Quand le moulin moulait, moi, sous les feuilles vertes,
J’avais, comme un enfant, les oreilles ouvertes
À ces divins chanteurs ! La plainte des courlis,
La plainte de la vague aux éternels roulis,
Voilà tous nos concerts… Mais l’hiver, la tempête
A des mugissements qui font lever la tête…
J’aime mieux mon pays que leurs prés verts et gras.
Si nos moulins sans air pouvaient mouvoir leurs bras,
Serais-je en terre ferme ? Il fallait bien, filleule,
Venir où l’onde coule et fait tourner la meule.
Dans notre île aujourd’hui, nulle ombre où s’abriter.
La langue des brebis n’a plus rien à brouter.
Le sol brûle les pieds. Sur l’herbe sèche et lisse
De nos dunes à pic, à chaque pas on glisse.

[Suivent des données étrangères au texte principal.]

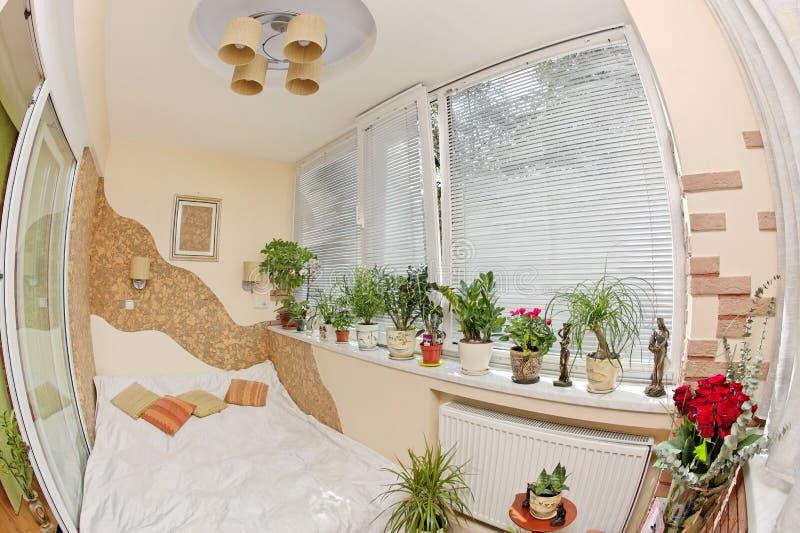 Sonniges Schlafzimmer auf Balkon mit Fenster und Anlagen stockfotografie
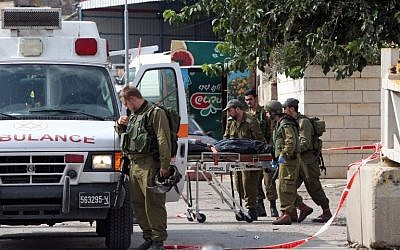 Israeli soldiers evacuate, on a stretcher, the body of Palestinian Raed Jarradat, who had stabbed and seriously wounded a soldier before he was shot dead, on Monday, October 26, 2015, near the West Bank city of Hebron (AFP PHOTO/HAZEM BADER)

On m’a dit cependant que des chênes sacrés
Ombragèrent ces rocs du soleil dévorés,
Dévorés par les vents durant la saison noire.
Et des nids gazouillaient sur les branches ?… Que croire
De soi-même ennemi, par le fer et le feu
L’homme aura follement détruit l’œuvre de Dieu…
Çà ! j’ai toujours des pleurs au fond de ma poitrine.
En barque, matelots ! Chargeons notre farine !
Aux rames cette nuit ! À la pointe du jour,
La tourbe fumera joyeuse dans le four. »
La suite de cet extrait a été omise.